I would list what you want and ask for a quote for that level of service.  I've paid from £400 for very basic part livery to £500pcm for the same -Full livery exercise x3 plus tack cleaning and grooming around £685 pcm schooling livery around £795 but didn't get the care or services that I was paying for which is a risk if you are not there to see it.


----------



## sammylou93 (11 July 2012)

We charge £140 pw for 7 day care, 5 days riding, out at night in summer and out as much as possible during the day in the winter. This inc bedding, feed, forage, tack wiped down.

60x40m all weather arena with floodlights, 5f all weather canter track, big stables with thick rubber matting, hot wash down box. Worcs/Glos border.


----------



## 1234567890 (11 July 2012)

sammylou93 said:



			We charge £140 pw for 7 day care, 5 days riding, out at night in summer and out as much as possible during the day in the winter. This inc bedding, feed, forage, tack wiped down.
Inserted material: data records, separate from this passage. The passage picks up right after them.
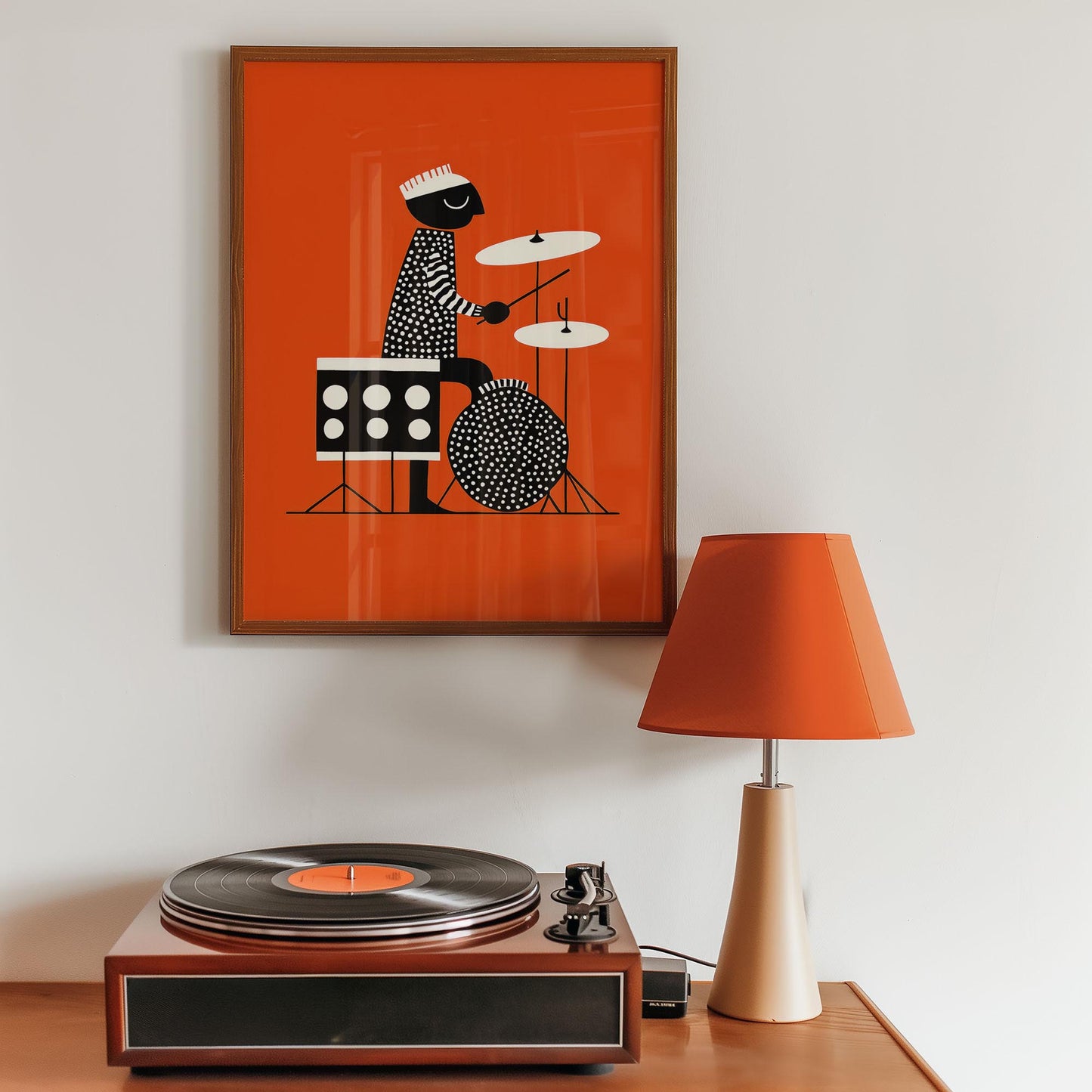 Framed artwork of a drummer on an orange background above a record player with a lamp.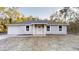 Charming single-story home with a well-maintained front yard and a classic white entryway at 21114 Sw Peach Blossom St, Dunnellon, FL 34431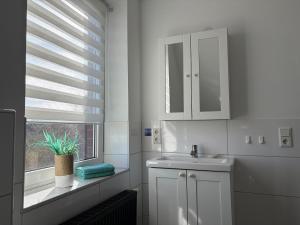 a white bathroom with a sink and a window at Pension Blaue Nordseewelle in Neuharlingersiel +41 photos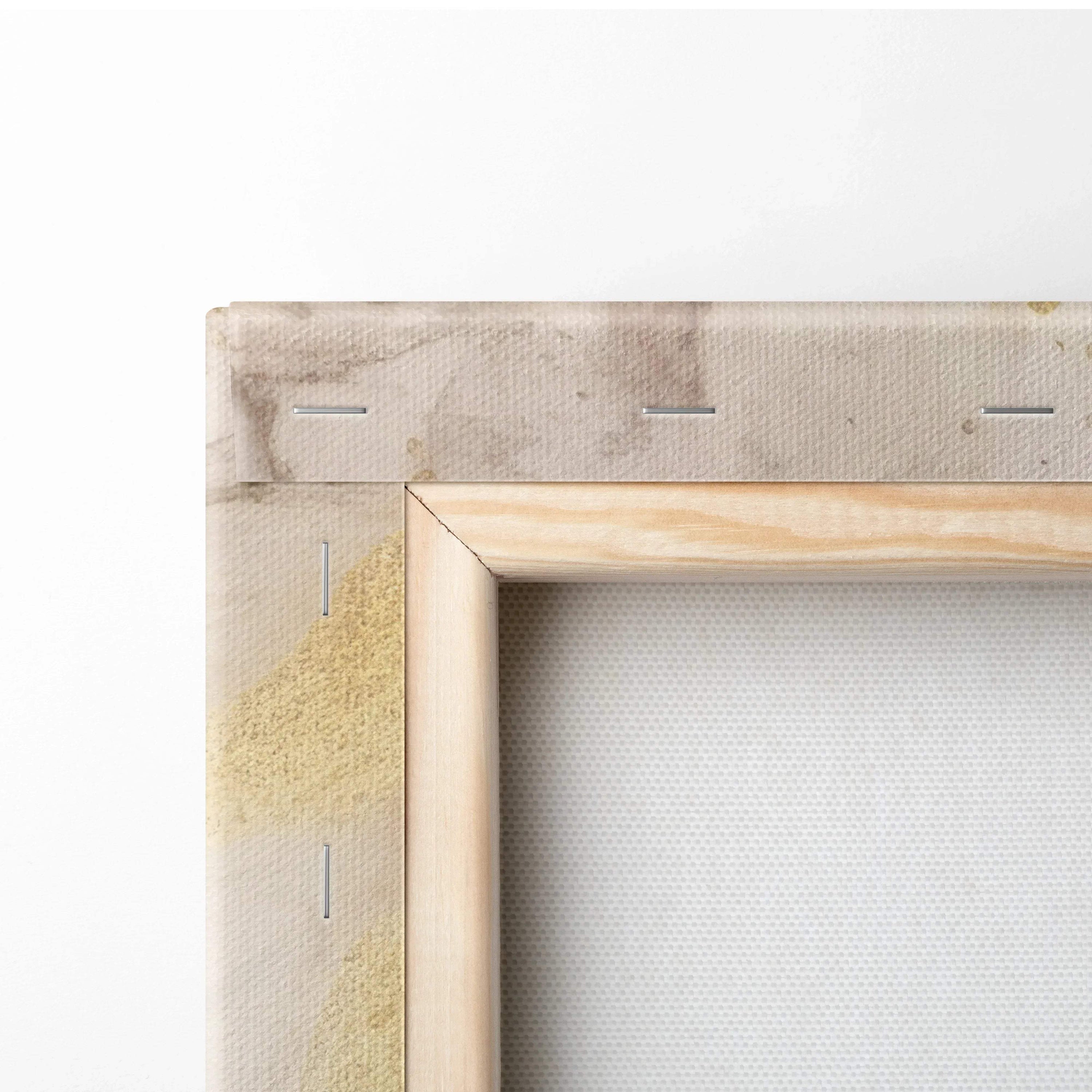 Close-up of canvas stretched over a wooden frame with visible staple fasteners and textured fabric surface.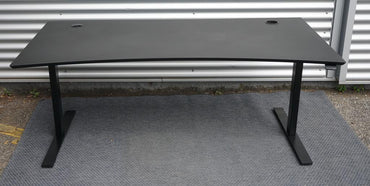 Frontbillede af Dencon hæve-sænkebord 160x90 i sort linoleum med affasede kanter og kabelbakker.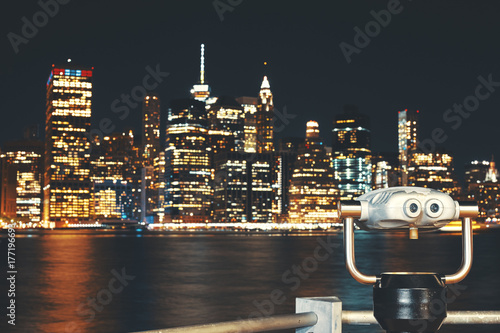 New York City skyline with binoculars at night, color toning applied, focus on foreground, USA. 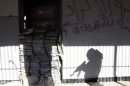 The shadow of a Free Syrian Army fighter is cast on a wall of a school in Sheikh Maksoud area in Aleppo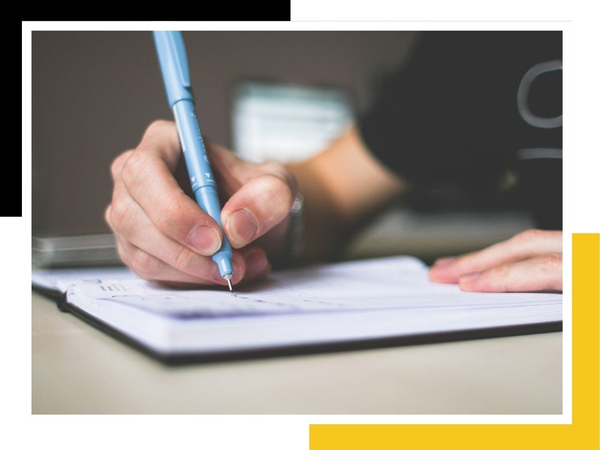 writing in notebook/planner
60x40m all weather arena with floodlights, 5f all weather canter track, big stables with thick rubber matting, hot wash down box. Worcs/Glos border.
		
Click to expand...

This is exactly what I'm after really .
I've never had my horse in livery before,but we are moving and although the are outbuilding suitable to convert to stabling  it certainly something that won't happen for the next six months probaly plus my work commitments mean  I won't   able to ride more than twice a week but I will want to hunt him once week..
Shame I'm not nearer you!!!LOL!!


----------



## ILuvCowparsely (11 July 2012)

here is part livery thought some call its full.


muckout
 feed
 bring in
 turn out
brush off
rug change
 feet picked
(turn out 6.45 am  4 pm) winter                              out at 4pm in at 7 am summer
use of schools 
jumps
round pen bedding 1 a week
hay (not ad lib)
 common room
 wc
jumps
 storage chest 
rubber mats


£ 90 per week  7 days a week


----------



## 1234567890 (12 July 2012)

So my next question is ?
How much do you pay to have your horse exercised?
Say per hour?
If its not in the Full livery Schedule and you have to pay extra ,hacking out??


----------



## VioletStripe (12 July 2012)

1234567890 said:



			So my next question is ?
How much do you pay to have your horse exercised?
Say per hour?
If its not in the Full livery Schedule and you have to pay extra ,hacking out??
		
Click to expand...

To be schooled by one of the top instructors, £27 for an hour. Not sure about other people's prices. We get free rights to the woods nearby when we're on full livery


----------



## SallyBatty (12 July 2012)

7 day full livery in Kent - £115 per week:-

Indoor stable, hay, feed (twice a day), bedding (2 bales of shavings a week), muckout, turn out, bring in, all day all year turnout on good grass, unlimited use of 60 x 30 floodlit outdoor rubber surfaced school, use of full set of show jumps, use of x-country course, good hacking, holding for farrier and vet if required, secure tackroom, wc, kitchen, ample car parking.  There is also space for lorry parking which you have to pay extra for.


----------



## charlie76 (13 July 2012)

Where are you? The area really affect the price.  I am in berks and charge 120 per week,  seven days - rug changes,  boots on,  turn out,  muck our,  bedd


----------



## charlie76 (13 July 2012)

Stupid phone! Bedding,  hay,  feed,  catch,  groom,  trim,  bath,  tack clean,  boot and saddle cloth wash,  horse ready for owner to ride,  skip out last thing,  padlock poo picked daily.  If the horse is ridden I charge ten- lunge , 15 hack and 20 to school.  Horse is ridden by me.


----------



## charlie76 (13 July 2012)

Facilities wide- 60x20 flood lit school,  fab surface,  wash box,  storage room,  alarmed tack room,  tea making facilities,  post and rail padlock,  rubber mats,  amazing hacking !


----------